2. L'art lombard
On assimile bien souvent l'art lombard à l'architecture et au décor peint et sculpté de l'Italie lombarde des viie-viiie siècles. Il s'agit là d'une définition par trop restrictive puisque cette phase italienne de l'art lombard, à laquelle il convient également d'ajouter d'autres témoins archéologiques comme les arts du métal, a été précédée au vie siècle (jusqu'en 568) d'une brillante phase « pannonienne », essentiellement révélée par les dépôts de mobilier funéraire.

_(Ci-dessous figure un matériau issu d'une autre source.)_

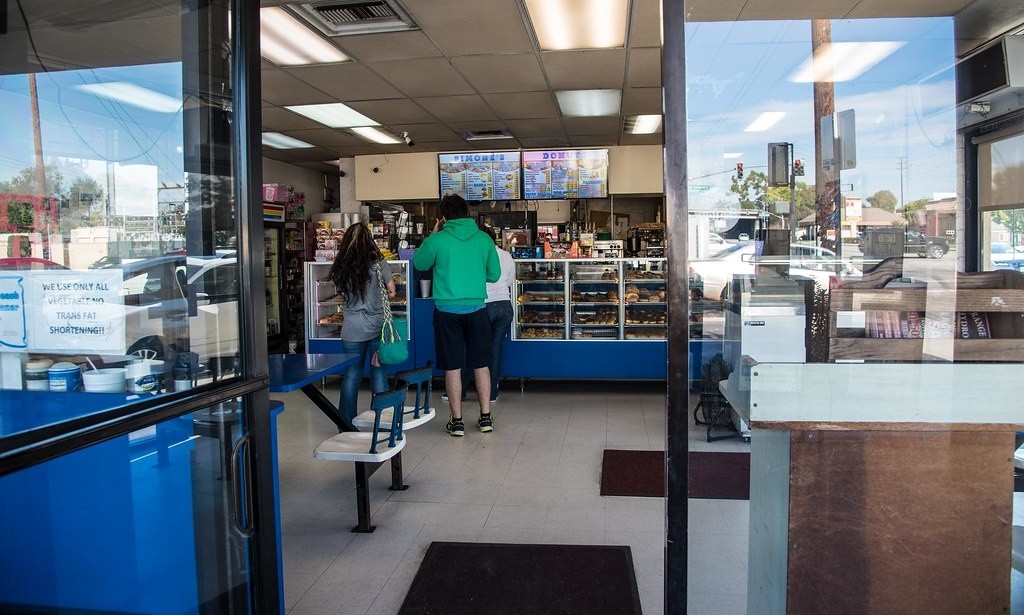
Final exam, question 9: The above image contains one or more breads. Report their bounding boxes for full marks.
[320,274,407,323]
[515,270,666,339]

• La « phase pannonienne »
À la différence des Alamans, des Burgondes ou des Francs, Germains occidentaux dont les origines échappent presque totalement à l'enquête archéologique, les Lombards nous sont connus par une culture matérielle dès leur apparition dans l'histoire, au début de notre ère. Ils sont alors établis dans les régions de l'Elbe inférieure. De vastes cimetières à incinérations, bien souvent d'ailleurs antérieurs au ier siècle après J.-C. (ce qui atteste l'ancienneté de la « nation » lombarde), témoignent de l'existence d'une société guerrière hiérarchisée, bien conforme au jugement que l'historien romain Velleius Paterculus portait sur les Lombards : « le peuple germanique le plus féroce par sa sauvagerie ». Les hommes sont accompagnés dans la tombe d'un armement abondant (épées, lances, boucliers), tandis que femmes et enfants reposent dans des cimetières distincts. Les Lombards ne firent pas mentir cette réputation guerrière quand six mille d'entre eux, alliés aux Marcomans, attaquèrent à partir de 166-167 la Pannonie romaine (ouest de la Hongrie actuelle, en deçà du Danube), sans pour autant parvenir à leurs fins. C'est alors que le nom des Lombards disparaît des sources historiques pour près de trois siècles, tandis que les témoins archéologiques de leur culture matérielle s'estompent en Allemagne du Nord, que la « nation » lombarde dut alors quitter. Si les étapes de cette migration demeurent conjecturales, son aboutissement fut la Bohême (le pays « Bainhaib » de la chronique lombarde du début du ixe s.), à la fin du ve […]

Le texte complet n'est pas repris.